Apocalípticos e informados

infanta

 Um curioso passou pela esquina de Infanta com Manglar na sexta-feira, 9 de setembro, e ficou por um curto tempo olhando o posicionamento policial em frente ao templo evangélico Pentecostal, a rua fechada e os vizinhos murmurando. Depois de alguns minutos pegou o celular e enviou uma mensagem com a notícia para toda sua agenda telefônica. No interior de vários bolsos, sobre as mesas de certas casas, nas carteiras de algumas mulheres o toque que anunciava a chegada de um sms começou a soar. A “bomba” informativa havia estourado. Junto aos rumores, a telefonia celular é hoje, em Cuba, um veloz caminho de difusão de acontecimentos silenciados pela imprensa oficial. Vinte e quatro horas depois de cercar o quarteirão da Igreja, onde o pastor Braulio Herrera e alguns dos seus fiéis faziam um retiro, Havana já murmurava sobre os pormenores, dava forma às fofocas e se comprazia com os detalhes.

Além das questões éticas e teológicas que este “retiro” voluntário de alguns fiéis juntos ao seu pastor apresenta, impressiona comprovar como já são eficientes os mecanismos alternativos que tem ajudado a jogar luz sobre o fato. Inclusive é possível perceber o caminho da informação, os passos que esta dá para abrir o caminho: um cidadão comum, um “alguém que surgiu do nada” sem credenciais jornalísticas, encontra-se no lugar quando algo acontece. Toma o artefato de teclas e tela que leva consigo e conta aos seus conhecidos.

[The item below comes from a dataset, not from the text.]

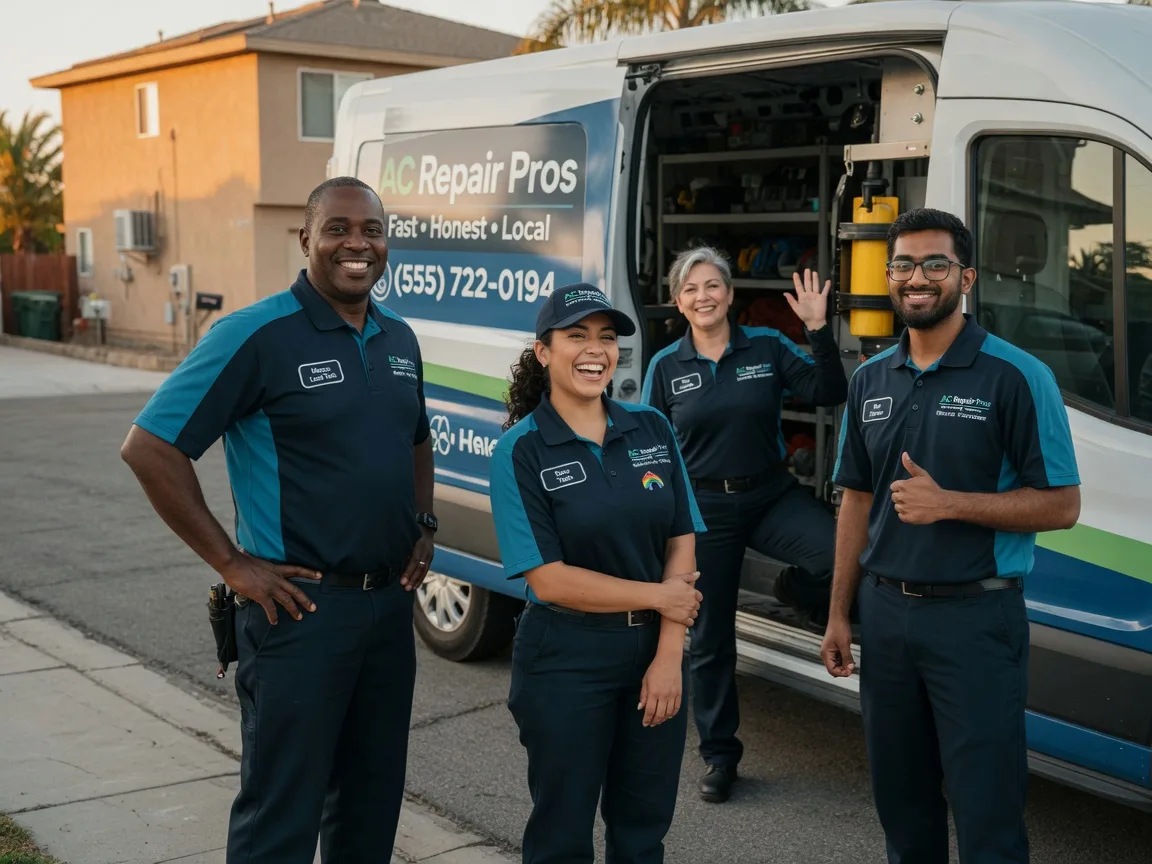 AC Repair company in Woodville, WI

Talvez entre suas amizades haja algum twittero inquieto de dedos ágeis que subirá à história na Internet em partes de 140 caracteres. Enquanto no ciberespaço os leitores especulam e perguntam pelas particularidades, o lugar do acontecimento começa a se encher cada vez com mais gente. Aparece uma ou outra câmera; a foto dos policiais bloqueando o tráfico viaja por MMS* até a web e a cada minuto ganha um maior interesse a tag #infantaymanglar.

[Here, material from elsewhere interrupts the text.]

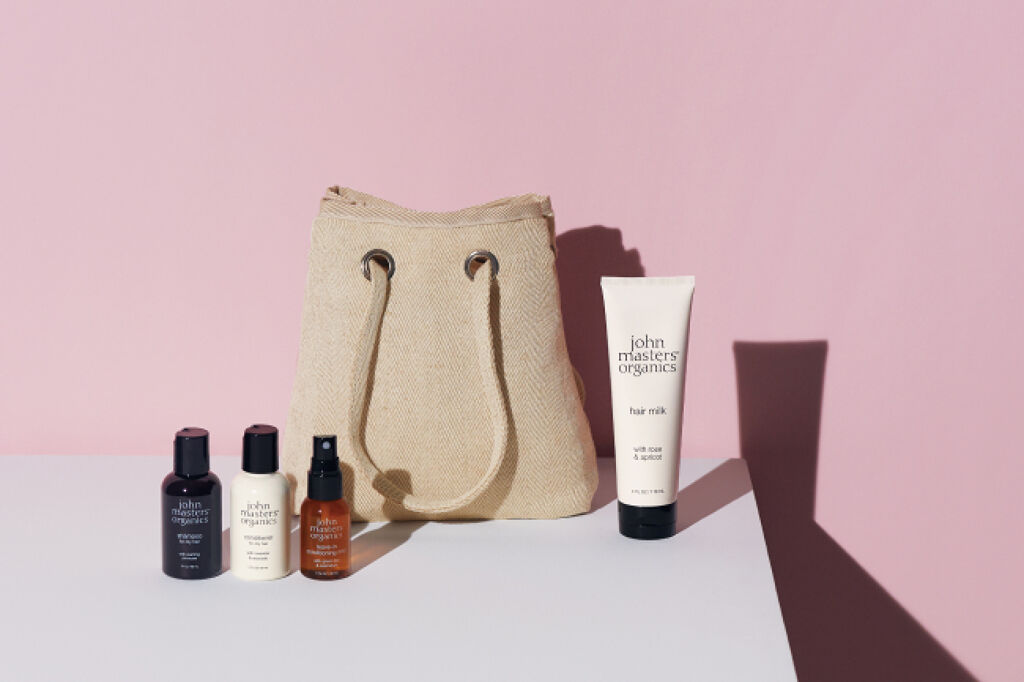 john masters organics FOR THE EARTH GIFT『SOIL』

Quando as agências de imprensa estrangeira percebem que ocorre alguma coisa, os jornalistas independentes e os blogueiros já o contaram de várias maneiras. Entre um caso e outro, certos “vizinhos do lugar”, com aparência de policiais vestidos de civis, põem a circular rumores apocalípticos para que a opinião pública vá contra o pastor. Dirão que pensa explodir a igreja em pedaços, que está exigindo um avião para sair do país ou que espera – lá dentro – o fim do mundo que virá com um tsunami. Até aí a imprensa nacional guarda silêncio, ainda que não possa agüentar a pressão de uma cidade onde todos falam do mesmo. O itinerário se completa quando um locutor de rosto fechado lê uma nota oficial no horário mais nobre, ante um público que leva dias se perguntando se também desta vez lhe esconderão a realidade. Transcorreram mais de 72 horas desde que aquele indivíduo sem diploma de jornalismo, porém com atrevimento, teclou a notícia num pequeno celular que tirou do seu bolso.

 

*MMS: sigla de Multimedia Messaging System. Refere-se às mensagens com foto, áudio, vídeo ou outro material multimídia que se pode enviar via celular. Em Cuba, apesar de o dito serviço funcionar de modo muito acidentado, constitui-se num modo de publicar na Internet arquivos de pequeno formato (máximo de 260kb). Vários blogueiros e twitteiros usam para suprir a falta de conexão ao cyberespaço, pois permite mandar arquivos para outro celular ou para um correio eletrônico. Os detalhes para ativar e usar o MMS num celular da Cubacel podem ser lidos aqui.